__TASK LIST__:
(a) Answer these questions from the ModelManager text.
(i) What memory estimate do remote providers register with?
(ii) How many GB of GPU VRAM does the Python code give the manager?
(iii) When a register + load call would blow the budget, which model does the manager unload first?
(b) Continue the ModelManager text from where it stops.

(PROVIDED TEXT)

Memory budgeting with ModelManager (CPU RAM + GPU VRAM)
ModelManager is the unified registry for Blazen models: register local
models and remote providers by name, then dispatch with
complete(id, messages) (also stream(id, messages, on_chunk) and get(id)).
For local models it additionally tracks per-pool memory budgets (host RAM and
GPU VRAM as separate buckets) and evicts the least-recently-used model in the
same pool when a new load would exceed that pool’s budget. Models in different
pools never evict each other. Remote providers own no local weights, so they
register with a 0 estimate, dispatch straight through, and never count against
a budget — which lets you mix a cloud fallback alongside your local hot set
behind one dispatch surface.
from blazen import (
ChatMessage,
ModelManager,
Model,
EmbeddingModel,
MistralRsOptions,
OpenAiProvider,
ProviderOptions,
)
# 64 GB of CPU RAM, 24 GB of GPU VRAM (RTX 4090).
manager = ModelManager(cpu_ram_gb=64, gpu_vram_gb=24)
llm = Model.mistralrs(options=MistralRsOptions(
model_id="mistralai/Mistral-7B-Instruct-v0.3",
device="cuda:0",
))
embedder = EmbeddingModel.local() # runs on CPU
await manager.register("llm", llm, memory_estimate_bytes=6 * 1024**3)
await manager.register("embed", embedder, memory_estimate_bytes=100 * 1024**2)
# Remote provider in the SAME registry: dispatch-only, no footprint.
await manager.register(
"cloud", OpenAiProvider(options=ProviderOptions(api_key="sk-...")),
)
await manager.load("llm")
await manager.ensure_loaded("embed") # different pool, no eviction
print(await manager.used_bytes(pool="gpu:0")) # bytes on the GPU pool
print(await manager.available_bytes(pool="gpu:0")) # room left on the GPU pool
print(await manager.used_bytes(pool="cpu")) # bytes on the CPU pool
# Dispatch any registered entry by name — local or remote, same call shape.
local = await manager.complete("llm", [ChatMessage.user("Hello!")])
cloud = await manager.complete("cloud", [ChatMessage.user("Hello!")])
use blazen_manager::ModelManager;
use blazen_llm::Pool;
// 64 GB of CPU RAM, 24 GB of GPU VRAM -- pools are tracked independently.
let manager = ModelManager::with_budgets_gb(64.0, 24.0);
manager.register("llm", llm, 6 * 1024 * 1024 * 1024).await;
manager.load("llm").await?;
If a register + load call would blow the budget, the manager first unloads the least-recently-used model in the same pool whose removal creates enough headroom. This lets you register far more models than fit in any one pool and rely on the LRU policy to keep the hot set resident.

(End PROVIDED TEXT)
(DATA LISTING)

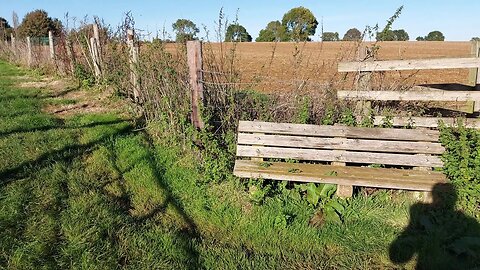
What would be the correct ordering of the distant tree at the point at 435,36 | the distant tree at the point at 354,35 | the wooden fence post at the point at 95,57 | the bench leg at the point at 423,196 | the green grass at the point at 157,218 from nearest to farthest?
1. the green grass at the point at 157,218
2. the bench leg at the point at 423,196
3. the distant tree at the point at 354,35
4. the wooden fence post at the point at 95,57
5. the distant tree at the point at 435,36

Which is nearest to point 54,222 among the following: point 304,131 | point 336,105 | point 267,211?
point 267,211

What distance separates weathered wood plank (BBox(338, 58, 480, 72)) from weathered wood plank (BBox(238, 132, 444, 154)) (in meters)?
1.08

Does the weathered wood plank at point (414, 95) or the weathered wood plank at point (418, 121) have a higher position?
the weathered wood plank at point (414, 95)

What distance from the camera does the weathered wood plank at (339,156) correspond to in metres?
4.61

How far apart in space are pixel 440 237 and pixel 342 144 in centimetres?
150

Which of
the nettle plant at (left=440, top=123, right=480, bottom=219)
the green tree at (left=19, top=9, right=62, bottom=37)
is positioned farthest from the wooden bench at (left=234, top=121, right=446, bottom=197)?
the green tree at (left=19, top=9, right=62, bottom=37)

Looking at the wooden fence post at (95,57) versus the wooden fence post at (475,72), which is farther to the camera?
the wooden fence post at (95,57)

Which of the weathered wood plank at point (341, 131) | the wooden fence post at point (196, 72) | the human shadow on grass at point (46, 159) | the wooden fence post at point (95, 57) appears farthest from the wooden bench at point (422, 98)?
the wooden fence post at point (95, 57)

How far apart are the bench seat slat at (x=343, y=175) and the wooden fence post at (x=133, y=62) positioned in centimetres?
376

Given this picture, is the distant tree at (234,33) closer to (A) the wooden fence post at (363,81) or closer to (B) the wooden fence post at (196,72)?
(B) the wooden fence post at (196,72)

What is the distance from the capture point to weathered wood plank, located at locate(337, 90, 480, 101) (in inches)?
194

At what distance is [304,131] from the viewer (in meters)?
4.79

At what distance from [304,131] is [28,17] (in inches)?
2257

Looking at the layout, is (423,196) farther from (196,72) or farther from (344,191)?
(196,72)
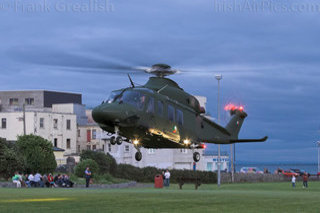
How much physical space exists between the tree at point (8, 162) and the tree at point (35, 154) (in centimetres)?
221

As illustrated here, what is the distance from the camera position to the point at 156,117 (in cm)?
3681

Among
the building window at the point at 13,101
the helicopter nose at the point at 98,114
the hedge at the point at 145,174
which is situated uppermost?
the building window at the point at 13,101

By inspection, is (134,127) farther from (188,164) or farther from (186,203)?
(188,164)

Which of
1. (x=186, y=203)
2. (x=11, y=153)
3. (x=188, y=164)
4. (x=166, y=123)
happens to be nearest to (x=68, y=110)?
(x=188, y=164)

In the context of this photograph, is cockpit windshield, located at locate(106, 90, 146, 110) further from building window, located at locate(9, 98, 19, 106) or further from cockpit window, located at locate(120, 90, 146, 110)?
building window, located at locate(9, 98, 19, 106)

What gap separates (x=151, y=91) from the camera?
3728 centimetres

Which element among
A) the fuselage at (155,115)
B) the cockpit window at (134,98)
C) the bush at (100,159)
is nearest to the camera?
the fuselage at (155,115)

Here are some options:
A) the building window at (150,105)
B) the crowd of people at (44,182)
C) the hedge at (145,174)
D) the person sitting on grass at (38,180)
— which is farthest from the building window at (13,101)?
the building window at (150,105)

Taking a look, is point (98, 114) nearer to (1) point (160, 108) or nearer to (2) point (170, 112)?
(1) point (160, 108)

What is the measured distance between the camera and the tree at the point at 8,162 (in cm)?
6095

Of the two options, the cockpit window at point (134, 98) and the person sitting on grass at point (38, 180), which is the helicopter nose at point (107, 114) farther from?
the person sitting on grass at point (38, 180)

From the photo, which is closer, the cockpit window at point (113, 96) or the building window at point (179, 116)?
the cockpit window at point (113, 96)

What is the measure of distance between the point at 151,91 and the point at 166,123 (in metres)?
2.06

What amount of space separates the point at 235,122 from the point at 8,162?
2438 cm
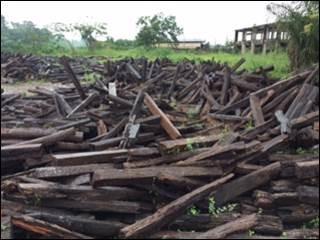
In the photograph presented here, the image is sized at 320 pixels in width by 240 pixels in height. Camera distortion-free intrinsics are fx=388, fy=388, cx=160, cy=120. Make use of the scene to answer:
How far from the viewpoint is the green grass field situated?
1338 cm

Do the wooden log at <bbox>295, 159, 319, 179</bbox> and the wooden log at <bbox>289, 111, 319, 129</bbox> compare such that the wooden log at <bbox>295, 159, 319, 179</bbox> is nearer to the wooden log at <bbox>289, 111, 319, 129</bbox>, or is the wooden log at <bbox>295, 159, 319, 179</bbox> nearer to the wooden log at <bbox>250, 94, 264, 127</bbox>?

(End DATA LISTING)

__YOUR RESPONSES__:
(a)
(i) A 0 estimate.
(ii) 24 GB.
(iii) The least-recently-used model in the same pool whose removal creates enough headroom.

(b)
Model cache and downloads
All local backends download weights lazily on the first call to load() (or the first inference if you skip load). Weights are cached under the OS default model cache directory unless you override cache_dir on the options struct. Typical sizes:
- Tiny Whisper: ~32 MB
- BGE-Small-en-v1.5: ~33 MB
- Mistral-7B Q4KM: ~4.1 GB
- Stable Diffusion XL base: ~6 GB
- Whisper Large-V3: ~3.1 GB
Set a shared cache_dir across providers to keep everything in one place and make disk usage auditable.
Choosing CPU vs GPU
- CPU-only workloads — Blazen embed, whisper.cpp (without
cuda/metal/coreml), llama.cpp CPU builds, Piper. Use when the deployment target has no GPU or when latency is not critical. - GPU-accelerated — mistral.rs (
device=Cuda/Metal), llama.cpp (cuda/metal), Candle, whisper.cpp with the right feature flag, Stable Diffusion. Use when per-token latency matters or the model is too large for CPU throughput.
Feature flags are selected at build time. The default Python wheels build the local-all umbrella feature, which enables embed, fastembed, tract, candle-embed, mistralrs, llamacpp, candle-llm, diffusion, whispercpp, tts, tiktoken, distributed, otlp, prometheus, langfuse, audio-music-stable-audio, and training. Build from source with maturin develop --features ... to add anything outside that set (for example triposr, bark, f5-tts, audio-vc-rvc, or threed-compat-proxy).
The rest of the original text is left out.